Jobs >>
a - For the thread about CCR below, decide whether each statement agrees with it: (i) Fogerty wrote 80% of the band's material by himself; (ii) deep album cuts were often 3 minutes long; (iii) wk recognizes Hey Tonight. Answer yes or no for each and quote the deciding words.
b - Reproduce the passage of the thread about CCR below, starting at "yeah, sorry. I" and ending at "I recognize though.".

===== Text shown =====

As a pop songwriter, Fogerty is definitely up there with Lennon/McCartney, Dylan, Goffin/King, Smokey Robinson, Holland/Dozier/Holland, Bacharach/David etc. But as a rock band putting out albums at the peak of the album as a form, they don't really cut it for me.

wk, Monday, 13 August 2012 18:44 (eleven years ago) link

Mo, these . . . were all hits.

Yeah I know and I debated quibbling, but they were just in the original list posted and I was just c+ping

the choogler and the chosen one (Shakey Mo Collier), Monday, 13 August 2012 18:45 (eleven years ago) link

yeah, sorry. I know my list probably wasn't accurate. I just threw it together quickly based on the songs I've already heard a million times to try to see what I was missing. Hey Tonight is the only other one I recognize though.

wk, Monday, 13 August 2012 18:53 (eleven years ago) link

As a pop songwriter, Fogerty is definitely up there with Lennon/McCartney, Dylan, Goffin/King, Smokey Robinson, Holland/Dozier/Holland, Bacharach/David etc. But as a rock band putting out albums at the peak of the album as a form, they don't really cut it for me.

Yeah, it's interesting that - aside maybe from Cosmo's Factory - no one really ever talks about CCR albums. And to be honest, a weak point for me is their tendency to stretch it out on a song or two past the 5- or 6-minute mark. But considering that they released tons of material in a short time, and didn't sink to the level of doing "novelty" tunes, and Fogerty wrote 80% of their material by himself, I can sort of forgive him. I think in Springsteen's speech inducting them into the RRHOF, he talked about how Fogerty just got in there, said what he had to say, and split. The sort of economy in CCR's singles doesn't make for compelling album listening, especially when "deep" album cuts were often 7 minutes long - it makes the albums feel disjointed somehow, despite the fact that the songs all have a similar basic feel. I don't think the gap in quality is as big as you do - plenty of non-hits could have been hits - but yeah, they weren't really an album band.

===== Supplied records =====

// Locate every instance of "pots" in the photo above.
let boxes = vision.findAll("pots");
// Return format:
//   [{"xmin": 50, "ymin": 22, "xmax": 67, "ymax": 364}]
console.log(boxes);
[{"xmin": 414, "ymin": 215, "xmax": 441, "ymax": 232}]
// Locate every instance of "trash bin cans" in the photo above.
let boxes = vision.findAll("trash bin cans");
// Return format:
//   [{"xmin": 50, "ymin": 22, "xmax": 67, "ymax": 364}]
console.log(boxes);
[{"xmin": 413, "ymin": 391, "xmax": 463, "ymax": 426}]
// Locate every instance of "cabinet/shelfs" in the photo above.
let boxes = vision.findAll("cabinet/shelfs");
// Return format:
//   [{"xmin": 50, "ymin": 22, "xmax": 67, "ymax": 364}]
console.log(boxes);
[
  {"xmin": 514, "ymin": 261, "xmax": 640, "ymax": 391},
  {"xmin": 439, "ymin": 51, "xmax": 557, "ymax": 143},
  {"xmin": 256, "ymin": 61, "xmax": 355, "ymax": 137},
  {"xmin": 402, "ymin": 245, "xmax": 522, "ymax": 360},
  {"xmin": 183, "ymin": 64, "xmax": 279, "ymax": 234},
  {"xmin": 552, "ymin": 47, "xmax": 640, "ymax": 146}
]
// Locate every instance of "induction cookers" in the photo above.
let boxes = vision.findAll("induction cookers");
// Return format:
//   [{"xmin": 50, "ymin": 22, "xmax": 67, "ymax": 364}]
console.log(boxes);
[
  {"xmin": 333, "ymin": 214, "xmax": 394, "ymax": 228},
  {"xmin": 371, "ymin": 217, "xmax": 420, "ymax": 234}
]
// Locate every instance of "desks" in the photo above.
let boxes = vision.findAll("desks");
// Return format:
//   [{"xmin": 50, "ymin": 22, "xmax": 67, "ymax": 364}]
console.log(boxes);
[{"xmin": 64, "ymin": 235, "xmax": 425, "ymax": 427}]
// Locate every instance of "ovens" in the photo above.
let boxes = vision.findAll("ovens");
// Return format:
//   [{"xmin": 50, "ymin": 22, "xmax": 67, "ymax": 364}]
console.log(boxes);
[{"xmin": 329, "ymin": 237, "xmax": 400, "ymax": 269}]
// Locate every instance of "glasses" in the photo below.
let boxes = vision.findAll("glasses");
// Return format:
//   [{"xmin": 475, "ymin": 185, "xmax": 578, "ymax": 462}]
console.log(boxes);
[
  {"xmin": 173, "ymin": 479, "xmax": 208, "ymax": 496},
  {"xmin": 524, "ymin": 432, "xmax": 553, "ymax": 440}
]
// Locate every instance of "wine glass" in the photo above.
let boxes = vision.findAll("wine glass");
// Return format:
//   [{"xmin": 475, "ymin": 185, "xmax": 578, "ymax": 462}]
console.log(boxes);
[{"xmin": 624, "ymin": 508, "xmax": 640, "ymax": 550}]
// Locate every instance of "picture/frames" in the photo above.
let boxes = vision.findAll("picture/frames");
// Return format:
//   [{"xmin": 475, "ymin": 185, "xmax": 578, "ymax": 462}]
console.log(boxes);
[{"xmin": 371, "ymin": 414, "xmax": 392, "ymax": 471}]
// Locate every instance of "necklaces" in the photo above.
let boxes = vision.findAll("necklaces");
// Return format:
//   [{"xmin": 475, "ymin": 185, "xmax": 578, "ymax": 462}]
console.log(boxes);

=====

Written answers >>
a -
(i) Yes: "Fogerty wrote 80% of their material by himself"
(ii) No: "\"deep\" album cuts were often 7 minutes long"
(iii) Yes: "Hey Tonight is the only other one I recognize though"

b -
yeah, sorry. I know my list probably wasn't accurate. I just threw it together quickly based on the songs I've already heard a million times to try to see what I was missing. Hey Tonight is the only other one I recognize though.